__ENTRIES__:
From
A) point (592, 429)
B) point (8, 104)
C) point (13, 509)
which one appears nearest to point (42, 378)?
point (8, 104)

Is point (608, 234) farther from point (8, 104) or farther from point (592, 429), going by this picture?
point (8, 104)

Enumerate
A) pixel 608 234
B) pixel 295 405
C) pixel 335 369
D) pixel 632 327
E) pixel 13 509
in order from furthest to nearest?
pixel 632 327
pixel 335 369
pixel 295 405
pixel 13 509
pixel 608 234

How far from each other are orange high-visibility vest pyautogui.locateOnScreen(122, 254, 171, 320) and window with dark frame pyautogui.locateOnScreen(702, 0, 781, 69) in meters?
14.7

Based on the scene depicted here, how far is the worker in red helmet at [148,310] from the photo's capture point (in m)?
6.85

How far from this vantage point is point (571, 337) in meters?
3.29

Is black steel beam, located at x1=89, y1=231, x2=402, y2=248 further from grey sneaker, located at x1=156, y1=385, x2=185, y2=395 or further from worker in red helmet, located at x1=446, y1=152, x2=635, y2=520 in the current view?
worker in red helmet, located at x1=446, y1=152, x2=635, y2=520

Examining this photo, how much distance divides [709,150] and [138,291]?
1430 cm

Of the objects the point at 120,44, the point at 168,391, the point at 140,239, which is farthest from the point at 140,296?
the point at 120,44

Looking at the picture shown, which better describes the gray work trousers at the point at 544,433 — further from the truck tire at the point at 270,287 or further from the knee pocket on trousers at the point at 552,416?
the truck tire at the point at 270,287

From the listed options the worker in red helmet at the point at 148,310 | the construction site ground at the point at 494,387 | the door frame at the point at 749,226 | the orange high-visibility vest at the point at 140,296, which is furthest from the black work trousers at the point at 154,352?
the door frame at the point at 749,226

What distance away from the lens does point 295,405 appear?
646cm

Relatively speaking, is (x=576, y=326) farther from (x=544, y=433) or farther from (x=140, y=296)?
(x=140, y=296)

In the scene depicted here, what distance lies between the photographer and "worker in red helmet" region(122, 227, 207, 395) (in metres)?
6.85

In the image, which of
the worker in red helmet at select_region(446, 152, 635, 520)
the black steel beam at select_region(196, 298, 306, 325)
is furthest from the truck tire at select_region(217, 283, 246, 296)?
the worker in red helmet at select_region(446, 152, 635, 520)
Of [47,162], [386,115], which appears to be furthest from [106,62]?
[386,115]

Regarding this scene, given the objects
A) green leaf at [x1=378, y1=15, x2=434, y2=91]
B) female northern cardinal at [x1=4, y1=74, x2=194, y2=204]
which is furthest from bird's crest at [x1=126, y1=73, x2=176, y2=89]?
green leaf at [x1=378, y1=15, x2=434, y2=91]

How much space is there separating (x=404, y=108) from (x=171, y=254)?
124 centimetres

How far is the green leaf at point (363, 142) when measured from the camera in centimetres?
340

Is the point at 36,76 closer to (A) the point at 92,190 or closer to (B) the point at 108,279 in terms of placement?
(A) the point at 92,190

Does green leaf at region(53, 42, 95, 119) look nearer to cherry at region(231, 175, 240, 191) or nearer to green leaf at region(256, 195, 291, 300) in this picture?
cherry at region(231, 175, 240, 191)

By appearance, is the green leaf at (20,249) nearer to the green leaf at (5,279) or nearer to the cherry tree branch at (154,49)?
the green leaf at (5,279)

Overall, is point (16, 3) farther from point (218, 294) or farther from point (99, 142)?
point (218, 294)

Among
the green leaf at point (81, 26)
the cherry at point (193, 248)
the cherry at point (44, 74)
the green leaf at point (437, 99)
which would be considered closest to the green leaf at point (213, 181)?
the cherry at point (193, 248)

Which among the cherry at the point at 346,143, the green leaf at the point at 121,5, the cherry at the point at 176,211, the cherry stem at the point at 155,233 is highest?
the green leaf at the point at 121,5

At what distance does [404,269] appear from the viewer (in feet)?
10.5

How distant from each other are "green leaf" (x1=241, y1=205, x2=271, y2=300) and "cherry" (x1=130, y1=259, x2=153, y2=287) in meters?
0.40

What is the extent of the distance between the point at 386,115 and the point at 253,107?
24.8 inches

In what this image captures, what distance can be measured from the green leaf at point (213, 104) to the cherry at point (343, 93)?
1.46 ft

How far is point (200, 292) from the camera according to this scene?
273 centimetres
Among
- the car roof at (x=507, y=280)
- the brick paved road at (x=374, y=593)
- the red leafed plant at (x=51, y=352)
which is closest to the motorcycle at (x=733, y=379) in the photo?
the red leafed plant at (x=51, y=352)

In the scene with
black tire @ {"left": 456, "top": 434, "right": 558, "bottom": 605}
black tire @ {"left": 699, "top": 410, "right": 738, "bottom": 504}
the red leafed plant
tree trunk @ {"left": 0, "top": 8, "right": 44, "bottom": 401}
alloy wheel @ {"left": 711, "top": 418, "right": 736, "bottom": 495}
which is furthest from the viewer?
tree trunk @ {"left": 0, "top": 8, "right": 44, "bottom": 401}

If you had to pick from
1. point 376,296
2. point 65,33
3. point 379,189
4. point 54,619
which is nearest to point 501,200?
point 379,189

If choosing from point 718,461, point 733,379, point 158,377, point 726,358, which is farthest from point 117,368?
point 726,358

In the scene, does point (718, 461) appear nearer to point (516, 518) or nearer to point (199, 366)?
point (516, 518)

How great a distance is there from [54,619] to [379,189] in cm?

__WHAT YOU SHOULD DO__: Reproduce the items verbatim, starting at the line that contains "What is the" and continuing through the last line of the items, with both ends included.

__RESULT FOR THIS TASK__:
What is the extent of the distance between the point at 386,115 and the point at 253,107?
24.8 inches

In what this image captures, what distance can be measured from the green leaf at point (213, 104) to the cherry at point (343, 93)?
1.46 ft

How far is point (200, 292) from the camera according to this scene?
273 centimetres
Among
- the car roof at (x=507, y=280)
- the brick paved road at (x=374, y=593)
- the red leafed plant at (x=51, y=352)
which is closest to the motorcycle at (x=733, y=379) in the photo?
the red leafed plant at (x=51, y=352)

In the scene with
black tire @ {"left": 456, "top": 434, "right": 558, "bottom": 605}
black tire @ {"left": 699, "top": 410, "right": 738, "bottom": 504}
the red leafed plant
tree trunk @ {"left": 0, "top": 8, "right": 44, "bottom": 401}
alloy wheel @ {"left": 711, "top": 418, "right": 736, "bottom": 495}
which is furthest from the viewer?
tree trunk @ {"left": 0, "top": 8, "right": 44, "bottom": 401}

If you had to pick from
1. point 376,296
2. point 65,33
3. point 379,189
4. point 54,619
which is nearest to point 501,200?
point 379,189

If choosing from point 718,461, point 733,379, point 158,377, point 726,358, which is farthest from point 117,368?
point 726,358

In the scene, does point (718, 461) appear nearer to point (516, 518) or nearer to point (199, 366)?
point (516, 518)

How great a distance is there from [54,619] to [379,189] in cm?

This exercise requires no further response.